Second, mobile banking isn’t yet attracting the poor and unbanked. A CGAP study estimates that less than 10% of mobile banking customers in South Africa fall below the country’s poverty line and didn’t hold a bank account previously. [NOTE: The CGAP study refers to customers who (i) fall below the country’s poverty line; (ii) didn’t hold a bank account previously; and (iii) are using the accounts for "more than payments or transfers." While CGAP doesn't provide figures for those who only met the first two qualifications (poor and unbanked), one can assume that since the vast majority of transactions are payments and transfers, the percentage of poor and unbanked users who are using mobile banking for payments and transfers will be significantly higher than 10%.] The finding doesn’t imply that the poor can’t or won’t use m-banking in large numbers, but, in much of Africa at least, the geography of mobile phone coverage and bank branch coverage today is largely overlapping—as are the populations served.

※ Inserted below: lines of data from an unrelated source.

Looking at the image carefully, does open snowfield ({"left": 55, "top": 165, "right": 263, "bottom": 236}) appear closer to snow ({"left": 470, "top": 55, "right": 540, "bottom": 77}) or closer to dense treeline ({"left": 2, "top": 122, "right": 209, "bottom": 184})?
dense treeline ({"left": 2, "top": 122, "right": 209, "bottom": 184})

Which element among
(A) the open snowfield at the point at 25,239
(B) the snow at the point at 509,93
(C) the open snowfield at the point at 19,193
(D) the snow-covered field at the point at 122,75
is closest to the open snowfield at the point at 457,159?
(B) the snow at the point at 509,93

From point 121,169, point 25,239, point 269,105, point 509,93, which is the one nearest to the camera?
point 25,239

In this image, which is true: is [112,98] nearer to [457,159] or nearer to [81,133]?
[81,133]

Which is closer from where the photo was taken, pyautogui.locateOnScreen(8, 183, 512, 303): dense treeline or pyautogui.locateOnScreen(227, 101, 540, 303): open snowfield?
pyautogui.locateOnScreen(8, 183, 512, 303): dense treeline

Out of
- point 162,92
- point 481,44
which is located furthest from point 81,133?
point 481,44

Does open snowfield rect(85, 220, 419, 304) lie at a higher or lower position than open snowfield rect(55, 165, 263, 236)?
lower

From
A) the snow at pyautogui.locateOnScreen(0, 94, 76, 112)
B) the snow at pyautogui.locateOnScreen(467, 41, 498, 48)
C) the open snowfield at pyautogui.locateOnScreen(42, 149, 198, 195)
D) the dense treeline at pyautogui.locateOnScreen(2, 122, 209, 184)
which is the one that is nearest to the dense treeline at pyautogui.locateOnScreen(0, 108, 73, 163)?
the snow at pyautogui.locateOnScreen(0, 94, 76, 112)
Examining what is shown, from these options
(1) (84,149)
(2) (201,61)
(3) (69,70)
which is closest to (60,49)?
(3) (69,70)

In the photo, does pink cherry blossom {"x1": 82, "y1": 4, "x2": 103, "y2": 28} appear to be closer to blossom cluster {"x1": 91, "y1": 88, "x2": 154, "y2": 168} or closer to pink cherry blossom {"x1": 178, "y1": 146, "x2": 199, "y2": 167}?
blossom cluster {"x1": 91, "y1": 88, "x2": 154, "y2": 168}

The third issue hinges on trust. Thomas Molony of the Centre of African Studies at the University of Edinburgh argues that the poor aren’t lining up to use their cell phones for banking because they value face-to-face interaction when making business transactions. As one man explained (providing the article’s title), “I don’t trust the telephone; it always lies.”
The good news is that new ideas are being developed. The Gates Foundation, for example, recently helped UC Irvine launch a research institute dedicated to the study of mobile banking.
The excitement so far has hinged on the explosive growth of mobile phone subscriptions in developing countries. From practically zero ten years ago, global subscriptions top 3 billion. That’s the “m” part. Turning m-banking into a reality will now require getting serious about the banking part.